Given exercise:
Reproduce the data without any change, starting at the line that contains "Which of the tree" and continuing through the end of the data, with that first line included.

The input:
********************
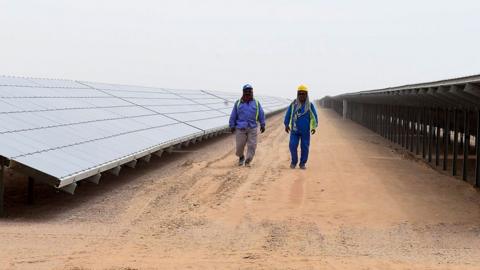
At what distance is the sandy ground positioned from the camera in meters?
5.51

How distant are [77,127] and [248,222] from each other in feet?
14.9

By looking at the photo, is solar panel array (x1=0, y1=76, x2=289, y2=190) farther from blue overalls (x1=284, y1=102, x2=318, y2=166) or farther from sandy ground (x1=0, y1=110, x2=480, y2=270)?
blue overalls (x1=284, y1=102, x2=318, y2=166)

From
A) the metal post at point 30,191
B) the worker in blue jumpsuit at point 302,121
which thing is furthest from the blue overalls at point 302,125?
the metal post at point 30,191

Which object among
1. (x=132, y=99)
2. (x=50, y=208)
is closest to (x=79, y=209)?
(x=50, y=208)

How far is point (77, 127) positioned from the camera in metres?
10.2

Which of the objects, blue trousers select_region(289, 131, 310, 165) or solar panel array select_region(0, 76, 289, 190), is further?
blue trousers select_region(289, 131, 310, 165)

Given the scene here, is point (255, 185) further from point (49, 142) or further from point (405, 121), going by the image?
point (405, 121)

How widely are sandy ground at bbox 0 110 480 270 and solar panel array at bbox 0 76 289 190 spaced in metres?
0.62

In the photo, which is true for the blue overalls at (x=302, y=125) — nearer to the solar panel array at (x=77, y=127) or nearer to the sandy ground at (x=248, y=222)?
the sandy ground at (x=248, y=222)

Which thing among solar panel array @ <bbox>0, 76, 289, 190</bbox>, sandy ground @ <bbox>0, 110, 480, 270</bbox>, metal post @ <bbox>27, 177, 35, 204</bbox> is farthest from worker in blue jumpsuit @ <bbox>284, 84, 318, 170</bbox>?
metal post @ <bbox>27, 177, 35, 204</bbox>

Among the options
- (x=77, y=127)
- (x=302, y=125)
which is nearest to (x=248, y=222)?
(x=77, y=127)

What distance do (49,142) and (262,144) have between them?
10998 millimetres

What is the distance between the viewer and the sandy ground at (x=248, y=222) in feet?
18.1

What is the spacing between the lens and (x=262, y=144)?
18.8 metres
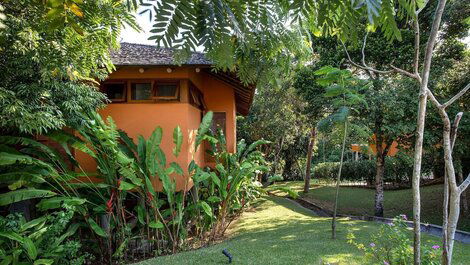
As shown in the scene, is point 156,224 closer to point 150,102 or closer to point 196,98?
point 150,102

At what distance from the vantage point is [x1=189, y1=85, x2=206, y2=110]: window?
8652 millimetres

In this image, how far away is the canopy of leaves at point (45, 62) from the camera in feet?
13.0

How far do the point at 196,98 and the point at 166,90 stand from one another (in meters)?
1.48

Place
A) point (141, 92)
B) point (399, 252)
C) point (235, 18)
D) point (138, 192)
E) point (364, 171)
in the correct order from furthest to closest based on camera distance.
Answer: point (364, 171) → point (141, 92) → point (138, 192) → point (399, 252) → point (235, 18)

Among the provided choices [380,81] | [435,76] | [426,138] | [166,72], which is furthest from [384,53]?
[166,72]

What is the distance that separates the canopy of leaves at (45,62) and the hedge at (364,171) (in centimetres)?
1762

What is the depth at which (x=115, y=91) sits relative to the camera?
8.17 meters

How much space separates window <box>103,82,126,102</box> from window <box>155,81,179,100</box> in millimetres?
857

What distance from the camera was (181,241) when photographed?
755cm

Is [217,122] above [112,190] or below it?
above

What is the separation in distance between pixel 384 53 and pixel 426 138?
3.19 metres

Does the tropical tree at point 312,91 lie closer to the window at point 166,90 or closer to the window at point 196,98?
the window at point 196,98

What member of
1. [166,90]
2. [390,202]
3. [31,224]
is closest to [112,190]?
[31,224]

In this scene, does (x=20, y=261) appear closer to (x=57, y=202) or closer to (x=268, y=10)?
(x=57, y=202)
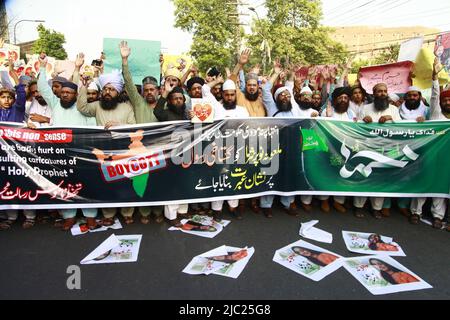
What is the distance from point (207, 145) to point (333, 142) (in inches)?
65.1

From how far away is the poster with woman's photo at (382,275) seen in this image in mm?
2660

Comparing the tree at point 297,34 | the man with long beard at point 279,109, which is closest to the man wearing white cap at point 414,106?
the man with long beard at point 279,109

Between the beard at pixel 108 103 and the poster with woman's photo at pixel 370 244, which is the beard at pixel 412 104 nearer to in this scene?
the poster with woman's photo at pixel 370 244

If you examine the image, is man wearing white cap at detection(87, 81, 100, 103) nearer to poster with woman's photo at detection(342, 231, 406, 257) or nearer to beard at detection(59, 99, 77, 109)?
beard at detection(59, 99, 77, 109)

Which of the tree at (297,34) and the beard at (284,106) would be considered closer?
the beard at (284,106)

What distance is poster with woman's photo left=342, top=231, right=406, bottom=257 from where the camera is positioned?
324 centimetres

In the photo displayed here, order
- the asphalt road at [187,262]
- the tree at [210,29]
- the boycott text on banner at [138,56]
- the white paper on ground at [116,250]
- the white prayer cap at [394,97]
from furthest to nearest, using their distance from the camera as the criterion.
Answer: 1. the tree at [210,29]
2. the white prayer cap at [394,97]
3. the boycott text on banner at [138,56]
4. the white paper on ground at [116,250]
5. the asphalt road at [187,262]

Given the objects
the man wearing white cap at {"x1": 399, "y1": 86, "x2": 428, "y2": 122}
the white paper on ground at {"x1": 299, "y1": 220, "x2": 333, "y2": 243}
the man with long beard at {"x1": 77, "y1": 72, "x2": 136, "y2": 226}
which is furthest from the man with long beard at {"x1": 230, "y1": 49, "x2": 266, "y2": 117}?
the man wearing white cap at {"x1": 399, "y1": 86, "x2": 428, "y2": 122}

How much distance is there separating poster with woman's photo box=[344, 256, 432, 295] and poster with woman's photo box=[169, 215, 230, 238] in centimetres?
146

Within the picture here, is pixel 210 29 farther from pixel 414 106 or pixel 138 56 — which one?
pixel 414 106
********************
Task response:
Which of the tree at (297,34) and the beard at (284,106) would be considered closer?
the beard at (284,106)

What distance is poster with woman's photo left=342, top=231, right=406, bottom=257 from where the camera is positioned?
324 centimetres

In the photo displayed here, order
- the asphalt road at [187,262]
- the tree at [210,29]
- the boycott text on banner at [138,56]
- the white paper on ground at [116,250]
- the white prayer cap at [394,97]
from furthest to nearest, using their distance from the camera as the criterion.
Answer: 1. the tree at [210,29]
2. the white prayer cap at [394,97]
3. the boycott text on banner at [138,56]
4. the white paper on ground at [116,250]
5. the asphalt road at [187,262]

Given the objects
the man wearing white cap at {"x1": 399, "y1": 86, "x2": 428, "y2": 122}
the white paper on ground at {"x1": 299, "y1": 220, "x2": 333, "y2": 243}
the man with long beard at {"x1": 77, "y1": 72, "x2": 136, "y2": 226}
which is furthest from the man with long beard at {"x1": 230, "y1": 49, "x2": 266, "y2": 117}?
the man wearing white cap at {"x1": 399, "y1": 86, "x2": 428, "y2": 122}

How much distance is there separating poster with woman's photo box=[344, 256, 432, 295] and poster with woman's photo box=[169, 215, 230, 238] in centimetres?
146

Within the picture here, is pixel 210 29 farther from pixel 414 106 or pixel 138 56 — which one?
pixel 414 106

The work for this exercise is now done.